TIMIŞOARA (RO) - Johannes Bertleff and George Bălan display courage and innovation in the design of a shop front and interior.
Fair and open architectural design competitions are far from being the common rule in Romania. The usual way of getting started for young architects lies in small projects, more often than not the interior design of bars and shops. And this is why courage and innovation are more likely to be found in these projects than in the commercial architecture of office buildings or the usually outrageous architecture of new residential areas.

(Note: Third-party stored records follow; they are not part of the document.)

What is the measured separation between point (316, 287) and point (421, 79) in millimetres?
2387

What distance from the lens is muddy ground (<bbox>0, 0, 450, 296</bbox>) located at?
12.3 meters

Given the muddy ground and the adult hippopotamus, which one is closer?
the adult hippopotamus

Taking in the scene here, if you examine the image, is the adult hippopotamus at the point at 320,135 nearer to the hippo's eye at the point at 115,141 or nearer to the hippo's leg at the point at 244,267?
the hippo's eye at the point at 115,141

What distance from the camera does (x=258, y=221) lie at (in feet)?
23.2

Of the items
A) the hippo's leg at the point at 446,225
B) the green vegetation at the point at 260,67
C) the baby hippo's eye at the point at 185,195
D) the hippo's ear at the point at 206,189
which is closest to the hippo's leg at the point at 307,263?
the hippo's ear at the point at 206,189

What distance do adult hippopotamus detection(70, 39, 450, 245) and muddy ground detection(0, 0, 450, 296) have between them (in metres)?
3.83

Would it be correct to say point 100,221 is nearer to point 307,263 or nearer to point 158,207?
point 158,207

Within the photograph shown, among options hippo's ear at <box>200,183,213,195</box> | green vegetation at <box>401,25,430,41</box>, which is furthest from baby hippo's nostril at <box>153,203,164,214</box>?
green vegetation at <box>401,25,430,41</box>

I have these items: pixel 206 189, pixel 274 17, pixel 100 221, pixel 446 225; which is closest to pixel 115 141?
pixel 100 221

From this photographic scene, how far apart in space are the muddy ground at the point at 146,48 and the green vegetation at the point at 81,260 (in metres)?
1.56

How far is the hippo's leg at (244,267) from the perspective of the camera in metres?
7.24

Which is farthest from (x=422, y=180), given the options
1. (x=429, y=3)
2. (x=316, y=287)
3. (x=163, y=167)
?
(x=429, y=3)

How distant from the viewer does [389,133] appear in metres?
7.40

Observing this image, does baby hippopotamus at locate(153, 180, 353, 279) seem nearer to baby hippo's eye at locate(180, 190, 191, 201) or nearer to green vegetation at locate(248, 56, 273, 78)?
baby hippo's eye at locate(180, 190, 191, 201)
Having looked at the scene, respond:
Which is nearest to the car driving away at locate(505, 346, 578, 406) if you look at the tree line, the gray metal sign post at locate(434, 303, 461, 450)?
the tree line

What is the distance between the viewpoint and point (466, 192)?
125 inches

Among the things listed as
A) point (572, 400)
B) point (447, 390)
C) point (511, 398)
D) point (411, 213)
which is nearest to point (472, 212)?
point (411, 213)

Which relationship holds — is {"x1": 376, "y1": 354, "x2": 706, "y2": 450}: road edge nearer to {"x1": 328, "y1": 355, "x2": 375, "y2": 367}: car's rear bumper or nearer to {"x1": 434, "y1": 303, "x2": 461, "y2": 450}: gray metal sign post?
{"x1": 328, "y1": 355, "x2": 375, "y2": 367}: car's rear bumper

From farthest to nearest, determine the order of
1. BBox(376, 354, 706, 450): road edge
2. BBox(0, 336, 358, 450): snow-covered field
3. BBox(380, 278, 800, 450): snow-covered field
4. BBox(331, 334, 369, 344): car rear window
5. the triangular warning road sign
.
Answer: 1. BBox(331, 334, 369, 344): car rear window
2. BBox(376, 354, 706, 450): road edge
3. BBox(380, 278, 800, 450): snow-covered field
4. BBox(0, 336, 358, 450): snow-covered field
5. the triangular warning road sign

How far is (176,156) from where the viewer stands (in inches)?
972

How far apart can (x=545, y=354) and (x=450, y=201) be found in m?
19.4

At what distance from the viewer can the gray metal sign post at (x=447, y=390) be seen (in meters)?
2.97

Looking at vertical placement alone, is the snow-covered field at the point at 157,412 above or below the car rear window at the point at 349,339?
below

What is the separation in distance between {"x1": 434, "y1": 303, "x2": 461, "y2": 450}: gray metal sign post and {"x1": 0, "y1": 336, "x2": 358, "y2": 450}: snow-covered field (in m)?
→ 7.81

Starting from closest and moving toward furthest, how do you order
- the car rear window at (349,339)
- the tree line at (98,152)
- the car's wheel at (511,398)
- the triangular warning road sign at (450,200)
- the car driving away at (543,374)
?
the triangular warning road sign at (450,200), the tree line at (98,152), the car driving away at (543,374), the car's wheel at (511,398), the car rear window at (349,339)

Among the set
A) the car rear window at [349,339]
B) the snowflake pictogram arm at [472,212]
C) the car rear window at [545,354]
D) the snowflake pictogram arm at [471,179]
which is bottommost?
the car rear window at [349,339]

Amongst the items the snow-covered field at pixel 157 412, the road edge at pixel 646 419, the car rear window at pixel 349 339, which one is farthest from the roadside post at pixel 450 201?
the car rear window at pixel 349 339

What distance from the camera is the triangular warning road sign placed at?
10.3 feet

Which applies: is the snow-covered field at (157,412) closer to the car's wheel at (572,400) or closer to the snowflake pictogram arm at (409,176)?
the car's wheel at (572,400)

Significantly, trendy bars and shops often function as urban development starting points. Even the historical centres that had survived the destructive rage of Ceaucescu were in a really bad shape in 1990. Although they are now the recipients of huge investment, they are still far from being the luxury neighbourhoods of the Western world. Revalorization and gentrification do not take place according to any official rehabilitation programme, but are the result of bright, small-scale private interventions. Timişoara, in western Romania, and therefore part of Central European urban culture, is a good example of such development. Here the bars and spaces frequented by the alternative culture initially colonized the arched basements in the centre of the city; then they started to surface and to lead a general redevelopment. Timişoara is in fact a very special case: a border city of the Austro-Hungarian Empire, with an old liberal and multicultural tradition. Even under the communist regime, the atmosphere was very different here, and it is also the place where the revolution of December 1989 started. Today, Timişoara is Romania's second architectural centre, directly challenging Bucharest.

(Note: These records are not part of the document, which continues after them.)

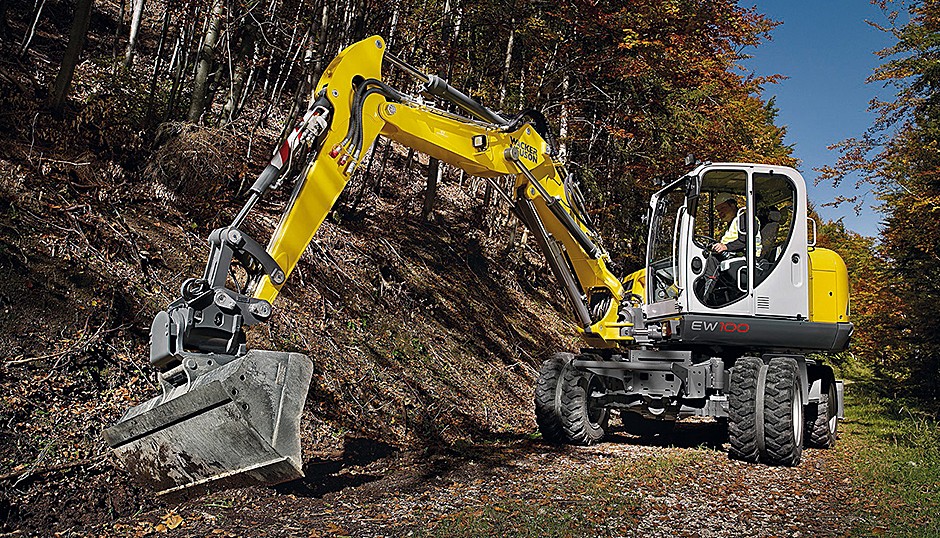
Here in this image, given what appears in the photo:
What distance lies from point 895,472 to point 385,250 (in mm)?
8040

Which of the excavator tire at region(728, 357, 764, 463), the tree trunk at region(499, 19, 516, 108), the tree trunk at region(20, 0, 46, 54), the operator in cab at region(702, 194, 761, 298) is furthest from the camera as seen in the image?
the tree trunk at region(499, 19, 516, 108)

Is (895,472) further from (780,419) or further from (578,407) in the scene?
(578,407)

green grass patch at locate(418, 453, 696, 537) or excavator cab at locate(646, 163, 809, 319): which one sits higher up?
excavator cab at locate(646, 163, 809, 319)

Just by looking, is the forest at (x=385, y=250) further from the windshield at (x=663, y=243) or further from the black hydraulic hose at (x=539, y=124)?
the black hydraulic hose at (x=539, y=124)

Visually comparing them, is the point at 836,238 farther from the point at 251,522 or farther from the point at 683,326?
the point at 251,522

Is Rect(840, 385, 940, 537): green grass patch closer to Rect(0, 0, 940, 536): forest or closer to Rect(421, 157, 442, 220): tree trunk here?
Rect(0, 0, 940, 536): forest

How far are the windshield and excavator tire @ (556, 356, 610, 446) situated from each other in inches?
48.3

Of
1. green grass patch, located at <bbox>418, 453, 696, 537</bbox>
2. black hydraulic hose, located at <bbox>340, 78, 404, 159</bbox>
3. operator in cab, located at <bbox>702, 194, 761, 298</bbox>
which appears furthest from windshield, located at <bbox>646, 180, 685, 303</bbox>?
black hydraulic hose, located at <bbox>340, 78, 404, 159</bbox>

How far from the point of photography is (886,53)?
1498cm

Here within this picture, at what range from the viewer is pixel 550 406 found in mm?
8523

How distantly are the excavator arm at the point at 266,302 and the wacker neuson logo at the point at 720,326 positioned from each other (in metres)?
2.32

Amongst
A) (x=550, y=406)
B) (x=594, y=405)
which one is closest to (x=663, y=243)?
(x=594, y=405)

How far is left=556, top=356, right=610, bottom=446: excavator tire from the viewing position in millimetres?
8461

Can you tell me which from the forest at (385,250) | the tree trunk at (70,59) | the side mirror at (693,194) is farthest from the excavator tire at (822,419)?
the tree trunk at (70,59)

Humanitas is a prestigious publishing house. The name of its bookstore, 'Joc secund' or 'Second Game', which is also used as a motif in the design, is taken from a volume of poetry by Ion Barbu, an avant-garde poet from the inter-war years. Other graphic elements on an almost monumental scale are displayed on the floor or on the glass partitions. More important than these rather literal references to the function of the space, however, is the lightness of the design. The metal shelving is so delicate it almost disappears behind the books, which obviously play a major role in the project. The architects admit to a certain reluctance at having to integrate so many books into their design; there was a danger that even a powerful and independent design might be overwhelmed by their sheer mass. But in the last instance, whatever the design, the idea behind a bookstore should lie in the pleasure of passing among a great number of books. Not just the shelving, but all the shop's furniture is similarly reduced to a minimum and set a clear distance from the walls and the arches. A wooden counter in the bookshop and a concrete bar in the cafeteria are conceived as solid volumes, in sharp contrast to the transparent shelves.

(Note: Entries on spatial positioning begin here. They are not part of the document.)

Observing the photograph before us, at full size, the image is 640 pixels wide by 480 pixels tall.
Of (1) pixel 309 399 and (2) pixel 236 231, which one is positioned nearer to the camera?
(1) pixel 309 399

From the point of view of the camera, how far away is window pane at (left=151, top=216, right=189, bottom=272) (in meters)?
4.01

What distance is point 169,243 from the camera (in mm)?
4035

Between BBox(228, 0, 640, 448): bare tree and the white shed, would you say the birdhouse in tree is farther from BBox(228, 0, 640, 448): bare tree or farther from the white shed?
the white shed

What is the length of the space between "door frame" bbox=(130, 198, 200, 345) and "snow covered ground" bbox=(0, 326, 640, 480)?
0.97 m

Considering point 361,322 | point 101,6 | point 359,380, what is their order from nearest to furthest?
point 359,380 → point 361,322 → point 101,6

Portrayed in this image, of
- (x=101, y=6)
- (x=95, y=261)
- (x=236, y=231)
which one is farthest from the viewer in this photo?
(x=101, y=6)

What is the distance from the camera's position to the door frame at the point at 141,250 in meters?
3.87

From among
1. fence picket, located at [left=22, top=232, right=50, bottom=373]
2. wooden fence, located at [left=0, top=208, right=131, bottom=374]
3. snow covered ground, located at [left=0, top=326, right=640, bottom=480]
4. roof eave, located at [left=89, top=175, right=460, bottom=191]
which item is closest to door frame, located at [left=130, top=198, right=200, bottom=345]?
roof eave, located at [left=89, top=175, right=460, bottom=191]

The shopfront is a very good embodiment of this concept of simply placing objects and defining space. Instead of a window filled with books and a more or less inspired sign, the shop window is lined by vertical, semi-transparent strips bearing the name of the bookstore. This curtain engages in a dialogue with the building's facade and allows the viewer to take in at a glance what is going on inside. A powerful concept and a light touch is a recipe we would like to see more often in larger buildings, too.